Inside a Lynnwood strip mall, Julie White oversees one of the most ambitious programs in the United States to control the homeless cat population.
White directs The Feral Cat Spay/Neuter Project, a non-profit that since its inception in 1997 has altered more than 45,000 cats.
In July, the organization, which has a $300,000 annual opertating budget, moved from its longtime Northgate location to a new, larger space at 4001 198th St. SW, Ste. 3.
Neutering is a general term that refers to the removal of an animal’s sex organs. Spaying is the removal of a female animal’s ovaries and uterus so it can’t reproduce. The spay/neuter project isn’t the only service that alters cats but it’s one of the few that aren’t mobile and that focus primarily on homeless or feral cats.
So successful has the clinic’s model been, with legions of volunteers chipping in to trap cats and spending time helping out, that spay and neuter experts from around the United States are studying its methods. For example, on Sept. 16, a group from Denver will spend time at the clinic.
“We do close to 10,000 surgeries a year,” White said. “It’s just great to be able to make an impact across the country.”
Feral cats (White says the organization prefers to refer to them as free-roaming) live in the woods and backyards throughout the Puget Sound. They are offspring of stray or abandoned domestic cats and often form colonies around food sources.
The process of spaying males, neutering females and releasing them back into the wild rather than killing them is known as Trap, spay/Neuter and Return, or TNR.
The approach isn’t without controversy.
Wildlife managers, such as the state’s Department of Fish and Wildlife, discourage the practice, arguing that feral cats pose a threat to native bird species and can spread disease. But White says those concerns are overblown and have been refuted through studies.
“What we always try to do is base information on facts and studies that have been documented,” she said. “Cats and birds have lived together for thousands of years.”
The key, she said, is to manage those homeless cat colonies so they don’t get larger.
“If you remove the cats, other cats will just come in,” she said. “By managing a colony, you’re controlling them.”
She estimates there are 750,000 free-roaming cats in the Puget Sound area and dozens of them are brought in to the project’s clinic weekly by volunteer trappers. The clinic conducted about 1,000 surgeries in July alone, she said.
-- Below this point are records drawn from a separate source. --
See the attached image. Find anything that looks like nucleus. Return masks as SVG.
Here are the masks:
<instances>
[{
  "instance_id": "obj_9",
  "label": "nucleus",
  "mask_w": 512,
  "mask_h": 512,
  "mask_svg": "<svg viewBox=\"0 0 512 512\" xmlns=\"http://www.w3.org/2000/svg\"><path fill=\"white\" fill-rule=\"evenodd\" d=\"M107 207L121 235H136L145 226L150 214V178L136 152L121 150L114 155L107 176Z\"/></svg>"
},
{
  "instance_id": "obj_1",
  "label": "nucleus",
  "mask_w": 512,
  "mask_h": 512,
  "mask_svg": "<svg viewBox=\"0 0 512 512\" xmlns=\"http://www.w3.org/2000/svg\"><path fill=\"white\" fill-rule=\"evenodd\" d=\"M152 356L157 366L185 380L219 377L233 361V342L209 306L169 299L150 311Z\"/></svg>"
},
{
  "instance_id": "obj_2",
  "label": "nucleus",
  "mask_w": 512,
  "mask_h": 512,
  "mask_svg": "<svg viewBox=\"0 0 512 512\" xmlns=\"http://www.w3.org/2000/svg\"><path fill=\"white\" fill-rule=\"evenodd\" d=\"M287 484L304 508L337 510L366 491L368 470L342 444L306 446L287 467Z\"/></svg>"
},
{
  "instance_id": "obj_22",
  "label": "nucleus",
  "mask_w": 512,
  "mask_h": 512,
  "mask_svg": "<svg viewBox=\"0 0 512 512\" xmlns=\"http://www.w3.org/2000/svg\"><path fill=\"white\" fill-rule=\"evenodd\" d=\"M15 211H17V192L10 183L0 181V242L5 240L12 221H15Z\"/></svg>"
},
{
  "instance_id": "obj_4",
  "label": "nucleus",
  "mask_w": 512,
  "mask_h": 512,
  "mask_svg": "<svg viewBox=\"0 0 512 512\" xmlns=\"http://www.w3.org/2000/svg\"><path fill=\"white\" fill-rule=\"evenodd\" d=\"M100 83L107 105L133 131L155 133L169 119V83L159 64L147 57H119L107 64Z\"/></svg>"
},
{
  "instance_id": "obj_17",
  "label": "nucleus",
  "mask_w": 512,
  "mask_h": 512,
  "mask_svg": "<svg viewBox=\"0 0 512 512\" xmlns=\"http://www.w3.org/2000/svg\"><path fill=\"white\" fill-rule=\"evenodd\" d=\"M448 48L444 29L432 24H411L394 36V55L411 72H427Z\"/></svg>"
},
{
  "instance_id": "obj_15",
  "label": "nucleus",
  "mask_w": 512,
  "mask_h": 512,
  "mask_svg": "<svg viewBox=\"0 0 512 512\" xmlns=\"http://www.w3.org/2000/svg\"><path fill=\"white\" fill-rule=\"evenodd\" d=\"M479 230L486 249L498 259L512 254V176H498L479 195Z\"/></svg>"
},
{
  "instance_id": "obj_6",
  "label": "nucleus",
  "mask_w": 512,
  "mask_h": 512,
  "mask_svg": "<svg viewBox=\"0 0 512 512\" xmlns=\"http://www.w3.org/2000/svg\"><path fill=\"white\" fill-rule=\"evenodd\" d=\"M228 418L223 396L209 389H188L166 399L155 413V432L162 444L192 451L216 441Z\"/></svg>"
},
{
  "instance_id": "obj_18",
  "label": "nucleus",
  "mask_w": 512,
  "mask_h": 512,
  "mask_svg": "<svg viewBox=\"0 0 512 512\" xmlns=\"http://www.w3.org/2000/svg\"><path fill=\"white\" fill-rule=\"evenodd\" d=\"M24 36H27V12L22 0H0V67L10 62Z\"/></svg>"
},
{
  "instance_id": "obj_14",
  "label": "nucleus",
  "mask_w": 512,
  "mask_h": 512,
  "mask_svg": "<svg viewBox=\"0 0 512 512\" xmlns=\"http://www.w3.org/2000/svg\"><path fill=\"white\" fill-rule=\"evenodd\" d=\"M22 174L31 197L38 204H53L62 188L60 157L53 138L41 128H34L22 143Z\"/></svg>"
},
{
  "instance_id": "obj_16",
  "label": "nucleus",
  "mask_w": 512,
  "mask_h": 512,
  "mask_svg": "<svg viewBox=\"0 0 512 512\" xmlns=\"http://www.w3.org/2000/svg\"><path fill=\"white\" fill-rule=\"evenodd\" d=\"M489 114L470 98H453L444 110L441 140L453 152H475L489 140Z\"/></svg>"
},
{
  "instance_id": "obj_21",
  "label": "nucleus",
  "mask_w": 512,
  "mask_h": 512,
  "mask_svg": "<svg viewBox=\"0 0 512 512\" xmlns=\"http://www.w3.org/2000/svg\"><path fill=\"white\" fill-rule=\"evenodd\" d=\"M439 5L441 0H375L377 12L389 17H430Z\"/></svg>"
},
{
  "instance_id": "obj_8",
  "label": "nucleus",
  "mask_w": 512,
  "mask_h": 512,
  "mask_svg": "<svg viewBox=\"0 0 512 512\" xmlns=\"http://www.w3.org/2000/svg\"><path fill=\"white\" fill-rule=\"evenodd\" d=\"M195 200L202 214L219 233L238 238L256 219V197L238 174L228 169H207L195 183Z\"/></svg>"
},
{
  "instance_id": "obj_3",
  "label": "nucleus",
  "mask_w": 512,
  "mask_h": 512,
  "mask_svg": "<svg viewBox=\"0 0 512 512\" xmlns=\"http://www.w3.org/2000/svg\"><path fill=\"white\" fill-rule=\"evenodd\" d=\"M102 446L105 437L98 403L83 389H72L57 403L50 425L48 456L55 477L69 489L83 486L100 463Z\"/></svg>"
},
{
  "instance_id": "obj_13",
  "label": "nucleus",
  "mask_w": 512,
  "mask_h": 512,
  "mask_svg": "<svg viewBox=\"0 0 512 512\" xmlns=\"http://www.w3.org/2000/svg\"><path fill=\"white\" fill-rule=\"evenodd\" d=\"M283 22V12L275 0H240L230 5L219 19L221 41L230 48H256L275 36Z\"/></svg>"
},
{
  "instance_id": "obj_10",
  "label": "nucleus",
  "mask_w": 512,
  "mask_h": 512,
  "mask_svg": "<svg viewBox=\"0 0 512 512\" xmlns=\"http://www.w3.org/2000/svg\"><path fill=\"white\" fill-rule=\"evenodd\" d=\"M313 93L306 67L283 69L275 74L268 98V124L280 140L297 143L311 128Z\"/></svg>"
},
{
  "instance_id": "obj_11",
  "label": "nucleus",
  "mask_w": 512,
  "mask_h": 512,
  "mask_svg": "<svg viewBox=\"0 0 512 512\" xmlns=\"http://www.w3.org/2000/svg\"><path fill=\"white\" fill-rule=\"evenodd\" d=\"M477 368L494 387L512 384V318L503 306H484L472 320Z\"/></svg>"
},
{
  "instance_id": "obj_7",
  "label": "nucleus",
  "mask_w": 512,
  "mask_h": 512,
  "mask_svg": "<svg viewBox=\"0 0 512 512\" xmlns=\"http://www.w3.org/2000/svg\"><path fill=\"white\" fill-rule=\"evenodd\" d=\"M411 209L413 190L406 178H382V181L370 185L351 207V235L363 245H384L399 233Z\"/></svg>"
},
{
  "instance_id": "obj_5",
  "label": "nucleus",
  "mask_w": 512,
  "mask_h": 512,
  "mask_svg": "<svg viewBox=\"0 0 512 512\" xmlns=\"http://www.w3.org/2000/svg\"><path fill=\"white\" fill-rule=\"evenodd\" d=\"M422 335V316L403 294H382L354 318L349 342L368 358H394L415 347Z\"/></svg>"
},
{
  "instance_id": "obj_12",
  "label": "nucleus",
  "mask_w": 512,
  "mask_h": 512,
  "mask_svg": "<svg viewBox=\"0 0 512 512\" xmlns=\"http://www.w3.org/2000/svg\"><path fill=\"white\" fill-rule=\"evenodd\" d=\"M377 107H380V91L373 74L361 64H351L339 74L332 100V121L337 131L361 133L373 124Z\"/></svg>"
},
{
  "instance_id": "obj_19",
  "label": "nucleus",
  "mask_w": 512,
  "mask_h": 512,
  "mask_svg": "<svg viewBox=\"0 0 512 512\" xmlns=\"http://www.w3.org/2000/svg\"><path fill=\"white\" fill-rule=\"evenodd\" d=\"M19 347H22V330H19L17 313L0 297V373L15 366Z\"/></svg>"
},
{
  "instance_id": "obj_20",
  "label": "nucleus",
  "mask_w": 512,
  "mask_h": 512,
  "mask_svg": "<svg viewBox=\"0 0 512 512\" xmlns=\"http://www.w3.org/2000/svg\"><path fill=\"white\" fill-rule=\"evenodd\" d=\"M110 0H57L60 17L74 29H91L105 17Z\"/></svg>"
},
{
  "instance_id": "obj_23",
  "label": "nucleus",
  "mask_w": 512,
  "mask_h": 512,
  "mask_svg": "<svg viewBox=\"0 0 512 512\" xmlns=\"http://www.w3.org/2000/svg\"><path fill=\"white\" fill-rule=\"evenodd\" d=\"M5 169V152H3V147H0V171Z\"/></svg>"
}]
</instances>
The cats come from as far away as Eastern Washington and Kitsap County for surgeries that are performed four days a week by a staff veterinarian and veterinary volunteers such as Brian Rowse of Brier.
“It’s work that needs to be done and it’s something that I can do,” said Rowse, a veterinarian with Ballard Animal Hospital in Seattle. “There have been studies that show if you just trap these cats and (kill) them, the colony will reduce then expand again because there’s no pressure to keep them at the same number.”
Cat reproduction is a marvel of efficiency. Felines can produce two to three litters of from one to 10 kittens annually, White said. Many of those cats end up living in the wild, reproducing.
Kim Morgan is the clinic director for the project.
She said in addition to spaying and neutering cats, clinicians will often repair absesses, remove diseased eyes, do amputations (tails are common), repair hernias and remove extra toes. For a fee, non-feral cats also are treated at the clinic.
Inside the clinic, cats await surgery inside small crates that line the walls. Feral cats are also given rabies vaccines and an ear is clipped at the top to identify it as a spayed or netuered homeless cat.
White dispelled a common misperception about feral cats: that they’re disease-ridden.
“The majority are in very good health,” she said. “They’re eating a natural diet.”